Russia seen hiking rates by 200 bps to 18% in July as inflation quickens: Reuters poll
2024.07.02 09:21
By Alexander Marrow and Elena Fabrichnaya
MOSCOW (Reuters) – The Russian central bank will hike rates by 200 basis points to 18% later this month as it tries to quell stubbornly high inflation that analysts now expect to end 2024 well above the bank’s 4% target, a Reuters poll showed on Tuesday.
The bank has become increasingly hawkish, promising high rates for a long time, as inflation has continued to quicken.

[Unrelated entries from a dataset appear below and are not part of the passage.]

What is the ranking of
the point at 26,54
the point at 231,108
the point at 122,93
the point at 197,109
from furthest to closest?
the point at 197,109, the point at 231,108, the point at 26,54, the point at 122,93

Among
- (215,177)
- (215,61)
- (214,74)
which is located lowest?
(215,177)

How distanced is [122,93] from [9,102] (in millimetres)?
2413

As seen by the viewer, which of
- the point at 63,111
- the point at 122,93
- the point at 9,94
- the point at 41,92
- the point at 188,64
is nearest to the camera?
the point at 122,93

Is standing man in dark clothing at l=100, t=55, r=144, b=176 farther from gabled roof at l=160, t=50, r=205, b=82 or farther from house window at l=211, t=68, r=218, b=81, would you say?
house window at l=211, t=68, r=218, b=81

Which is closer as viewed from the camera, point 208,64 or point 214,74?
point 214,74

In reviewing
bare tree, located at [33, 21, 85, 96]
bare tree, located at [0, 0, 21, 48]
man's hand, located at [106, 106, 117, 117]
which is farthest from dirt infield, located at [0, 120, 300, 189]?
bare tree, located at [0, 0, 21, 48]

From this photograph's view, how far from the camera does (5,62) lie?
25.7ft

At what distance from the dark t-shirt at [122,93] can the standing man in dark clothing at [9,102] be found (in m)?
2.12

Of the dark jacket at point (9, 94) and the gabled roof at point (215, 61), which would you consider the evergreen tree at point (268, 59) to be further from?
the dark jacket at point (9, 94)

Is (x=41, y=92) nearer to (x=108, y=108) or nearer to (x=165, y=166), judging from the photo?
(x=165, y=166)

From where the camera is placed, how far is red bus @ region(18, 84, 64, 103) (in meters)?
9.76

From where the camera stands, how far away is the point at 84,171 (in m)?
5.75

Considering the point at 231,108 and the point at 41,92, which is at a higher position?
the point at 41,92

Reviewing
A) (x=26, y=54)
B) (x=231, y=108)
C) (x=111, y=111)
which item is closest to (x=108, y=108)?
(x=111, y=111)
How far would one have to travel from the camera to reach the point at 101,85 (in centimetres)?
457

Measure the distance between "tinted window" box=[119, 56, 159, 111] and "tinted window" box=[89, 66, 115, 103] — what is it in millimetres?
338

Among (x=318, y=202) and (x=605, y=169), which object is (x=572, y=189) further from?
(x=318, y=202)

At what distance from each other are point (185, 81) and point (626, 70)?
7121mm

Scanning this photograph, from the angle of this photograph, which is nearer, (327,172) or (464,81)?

The economy ministry reported annual consumer inflation at 8.61% as of June 24.
Ten of 16 analysts and economists polled by Reuters in late June and early July predicted that the Bank of Russia would raise its key rate to 18% on July 26. Three analysts forecast a hike to 17.5% and three predicted the bank would limit its monetary tightening to a 100-basis-point increase.
“Domestic demand, lending and inflation are not slowing down, despite the 16% key rate, so the Bank of Russia has to tighten monetary policy,” said Mikhail Vasilyev, chief analyst at Sovcombank, predicting a 200 basis point hike.
“In general, borrowers should be prepared for money in the economy to remain expensive for a long time, and likely get even more expensive.”
The consensus forecast showed that analysts expect rates to end the year at 17.75%, up from 16% in the previous poll.
“The absence of explicit signs of slowing inflation is forcing the central bank to maintain a tight course,” said BCS World of Investments analysts.
Year-end inflation was forecast sharply higher at 6.4%, up from 5.6% in the previous poll and well above the central bank’s target and expectation. Annual inflation stood at 7.4% in 2023, down from 11.9% in 2022.
The poll showed that economists now expect Russia’s gross domestic product to grow 3.1% this year, marginally higher than last month’s poll.
Analysts expect the rouble, currently trading at about 87 per dollar, to weaken to 97.5 over the next year.